All Forums Database
prakash_r02 8 posts Joined 08/10
07 Sep 2010
Collect Stats - How Performance gets improved?

From Books:

When doing collect stats on fields/indexes , system collects the information like: total row counts of the table, how many distinct values are there in the column, how many rows per value, is the column indexed, if so unique or non unique etc

The above information are known as statistics.
______________________________________________________ _____________________
Example:
Table "Emp_Details" has the primary index "Emp_Name". I use this index "Emp_Name" in my joining condition/Where clause.

case1: I dont have collect stats on "Emp_Details" table.

sel * from Emp_Details
where Emp_Name = 1000;

The above query performs good as i used the primary index in where clause.

case2: I have collected stats on "Emp_Details" table on the index "Emp_Name".

sel * from Emp_Details
where Emp_Name = 1000;

Most of us say the above query performs better than that in the case 1.
______________________________________________________ ______________________
Questions:

1. Where are these statistics stored?

2. How does the Parsing Engine use the statistics for the better performance of a query?

3. Why do i need to collect stats on the indexed columns , despite the fact
using indexed columns in where clause/joins itself will give better performance?

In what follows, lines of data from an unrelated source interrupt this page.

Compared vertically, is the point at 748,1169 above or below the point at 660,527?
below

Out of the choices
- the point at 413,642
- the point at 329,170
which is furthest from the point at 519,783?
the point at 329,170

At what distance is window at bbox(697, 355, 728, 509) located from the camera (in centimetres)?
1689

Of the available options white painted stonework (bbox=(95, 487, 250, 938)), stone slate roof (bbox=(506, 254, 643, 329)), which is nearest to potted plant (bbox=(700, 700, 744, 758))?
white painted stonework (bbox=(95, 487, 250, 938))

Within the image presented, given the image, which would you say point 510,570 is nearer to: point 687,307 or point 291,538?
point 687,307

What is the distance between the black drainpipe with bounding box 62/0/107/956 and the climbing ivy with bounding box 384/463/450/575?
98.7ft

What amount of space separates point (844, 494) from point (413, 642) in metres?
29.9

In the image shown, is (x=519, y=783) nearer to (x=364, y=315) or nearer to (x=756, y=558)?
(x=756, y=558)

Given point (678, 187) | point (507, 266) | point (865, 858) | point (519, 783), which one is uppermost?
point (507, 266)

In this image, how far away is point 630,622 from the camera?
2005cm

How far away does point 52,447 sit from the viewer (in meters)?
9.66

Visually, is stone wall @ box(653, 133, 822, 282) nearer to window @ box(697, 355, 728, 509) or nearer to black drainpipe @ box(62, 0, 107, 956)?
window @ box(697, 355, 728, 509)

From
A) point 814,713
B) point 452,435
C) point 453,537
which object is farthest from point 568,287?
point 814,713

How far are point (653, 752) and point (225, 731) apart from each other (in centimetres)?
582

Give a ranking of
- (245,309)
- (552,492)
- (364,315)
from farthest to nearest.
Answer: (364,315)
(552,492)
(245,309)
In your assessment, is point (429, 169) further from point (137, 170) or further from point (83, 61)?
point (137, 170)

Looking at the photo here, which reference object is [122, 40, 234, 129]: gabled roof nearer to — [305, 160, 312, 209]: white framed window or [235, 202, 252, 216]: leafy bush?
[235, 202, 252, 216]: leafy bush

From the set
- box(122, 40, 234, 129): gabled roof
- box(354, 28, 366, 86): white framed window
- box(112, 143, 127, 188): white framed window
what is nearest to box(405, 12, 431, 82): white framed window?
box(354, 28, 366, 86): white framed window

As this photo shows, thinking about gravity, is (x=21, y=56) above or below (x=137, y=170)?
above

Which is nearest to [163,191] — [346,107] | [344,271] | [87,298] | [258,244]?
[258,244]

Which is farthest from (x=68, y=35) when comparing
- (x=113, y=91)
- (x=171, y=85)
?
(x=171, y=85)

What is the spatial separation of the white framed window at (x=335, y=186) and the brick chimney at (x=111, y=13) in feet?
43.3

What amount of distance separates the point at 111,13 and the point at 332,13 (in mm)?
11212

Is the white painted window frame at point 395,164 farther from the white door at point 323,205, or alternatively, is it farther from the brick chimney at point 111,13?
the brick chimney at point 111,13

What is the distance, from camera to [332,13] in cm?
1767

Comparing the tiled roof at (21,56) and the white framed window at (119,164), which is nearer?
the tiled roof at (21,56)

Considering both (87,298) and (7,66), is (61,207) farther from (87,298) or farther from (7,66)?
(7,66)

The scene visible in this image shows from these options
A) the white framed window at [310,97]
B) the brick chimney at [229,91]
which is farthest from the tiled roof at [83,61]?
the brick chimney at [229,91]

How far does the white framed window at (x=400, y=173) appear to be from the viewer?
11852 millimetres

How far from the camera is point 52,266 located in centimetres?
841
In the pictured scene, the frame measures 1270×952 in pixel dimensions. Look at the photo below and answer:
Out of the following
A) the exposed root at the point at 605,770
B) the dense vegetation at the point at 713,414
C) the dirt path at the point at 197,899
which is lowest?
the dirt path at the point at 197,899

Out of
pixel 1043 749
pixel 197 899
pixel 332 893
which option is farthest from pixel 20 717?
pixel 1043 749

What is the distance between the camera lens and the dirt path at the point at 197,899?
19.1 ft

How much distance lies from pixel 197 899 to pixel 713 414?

Karam 75 posts Joined 07/09
09 Sep 2010

1. Where are these statistics stored?

Statistics are stored in DBC views like ColumnStats,IndexStats and MultiColumnStats

2. How does the Parsing Engine use the statistics for the better performance of a query?

Statistics provide detailed information, and include an exact row count as of the time that the statistics were gathered. Therefore, when the Optimizer (Parsing Engine) finds that there are statistics available for a referenced table, it will use those statistics instead of using estimated table cardinality or estimated unique index value counts (that is, it will trust the statistics)
With such information, optimizer is better prepared to decide the fastest way of query execution.This results in improvised query output which is closer to EXPLAIN suggestions.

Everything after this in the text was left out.